Police close to the Manchester Arena the morning after a suspected terrorist attack at the end of a concert by US star Ariana Grande left 22 dead. Photo credit: Peter Byrne/PA Wire
Police close to the Manchester Arena the morning after a suspected terrorist attack at the end of a concert by US star Ariana Grande left 22 dead.
Photo credit: Peter Byrne/PA Wire

At the moment, there is no doubt that heightened security needs to continue for days if not weeks.

The British intelligence services need to use technology to pick up on all relevant individuals, even those who were not active but who may have known about it, and/or know what’s being planned.

You have to react and respond quickly, and use the intelligence you get immediately.

In terms of what to expect, I’m sure that there will be more units on the ground, especially for big events.

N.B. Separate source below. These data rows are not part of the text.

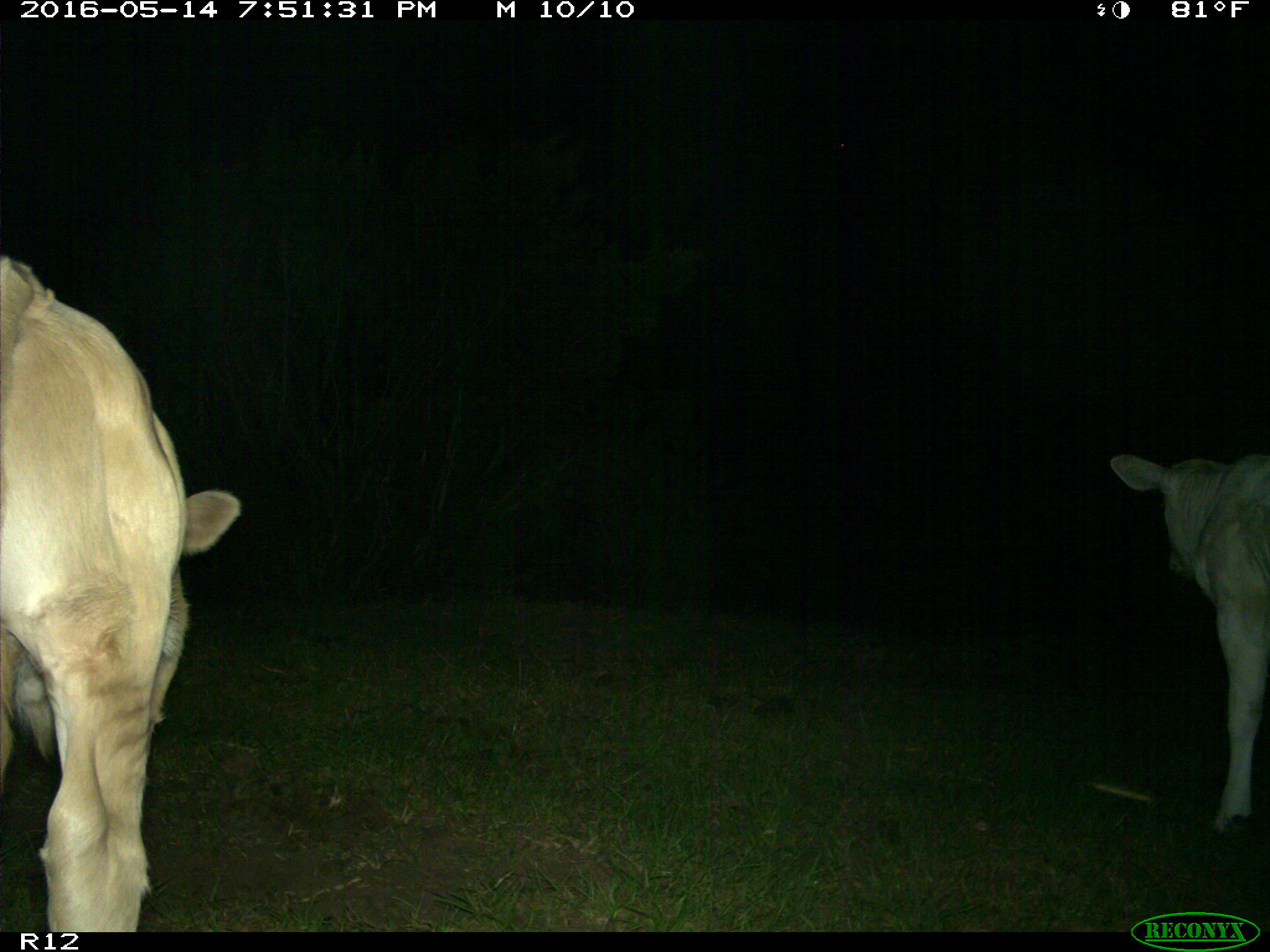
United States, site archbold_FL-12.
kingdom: Animalia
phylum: Chordata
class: Mammalia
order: Artiodactyla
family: Bovidae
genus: Bos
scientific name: Bos taurus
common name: domestic cow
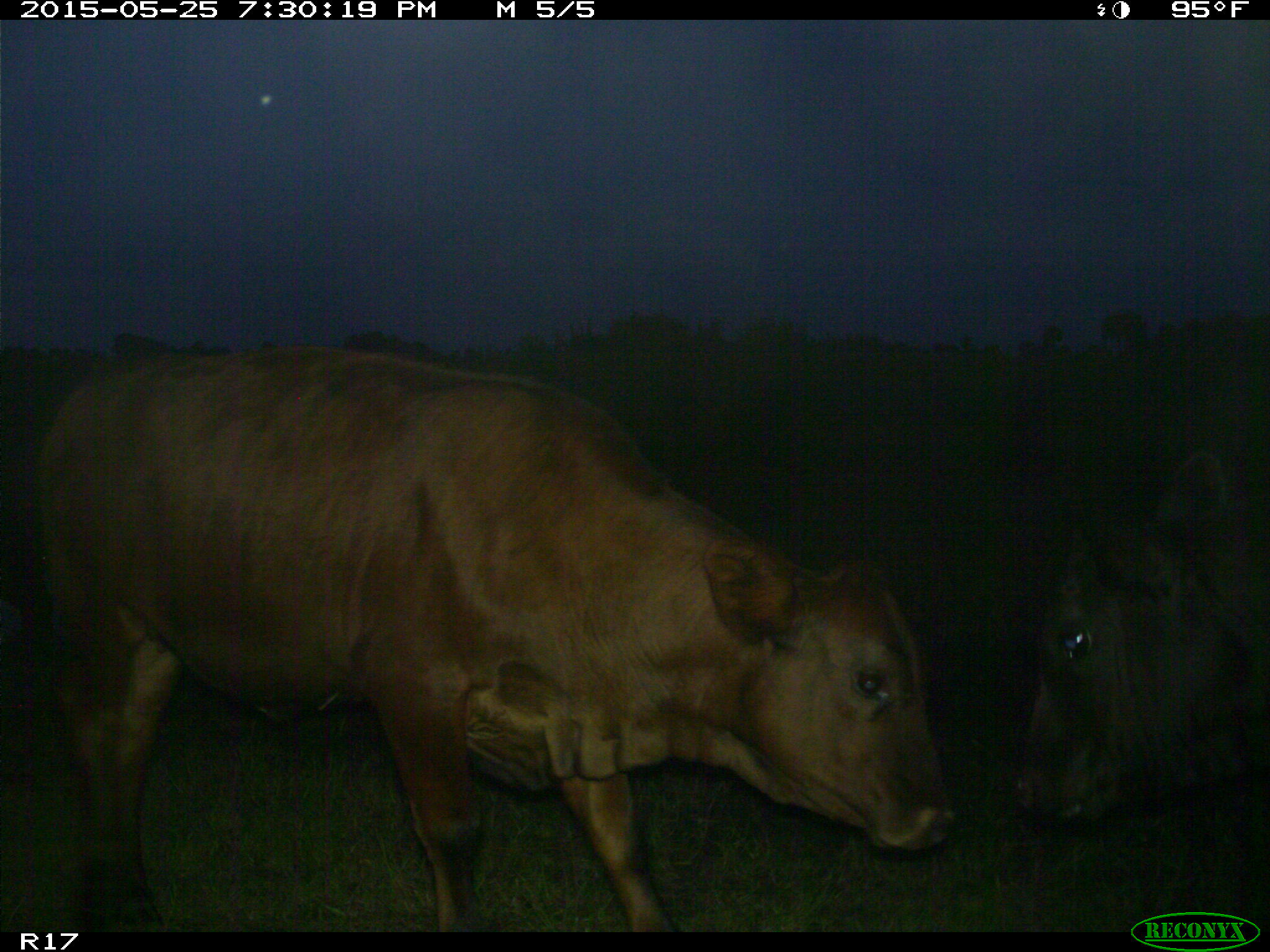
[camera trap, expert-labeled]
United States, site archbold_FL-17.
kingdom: Animalia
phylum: Chordata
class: Mammalia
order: Artiodactyla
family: Bovidae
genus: Bos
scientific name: Bos taurus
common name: domestic cow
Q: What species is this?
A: Bos taurus (domestic cow).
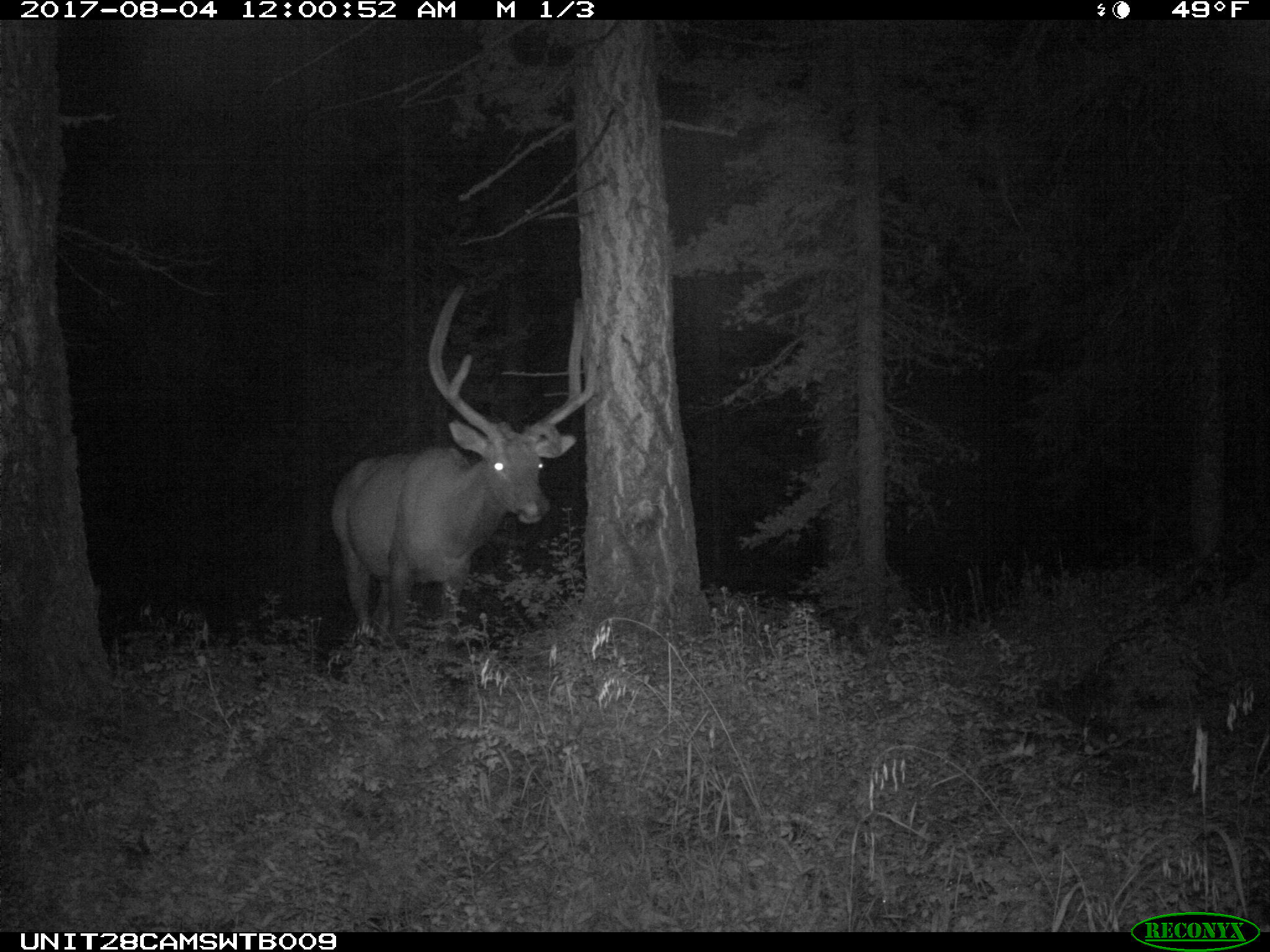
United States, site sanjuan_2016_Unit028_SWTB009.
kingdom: Animalia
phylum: Chordata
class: Mammalia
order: Artiodactyla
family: Cervidae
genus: Cervus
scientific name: Cervus elaphus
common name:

You may even get more security in places like shopping centres, with guards checking bags, as happens routinely here.

In terms of the suspects, they’re probably lying low, maybe moving around. They will realise that they’re now on the counter-terrorism radar.

The thing to deal with is public awareness. People need to know that there are threats and that those threats are realistic.

There’s obviously a reason why the threat level has been raised. More support lines could be opened, as in Israel, where we receive hundreds of calls a day, alerting us to anything suspicious.

That will help everyone, including the police, and will give the public extra confidence.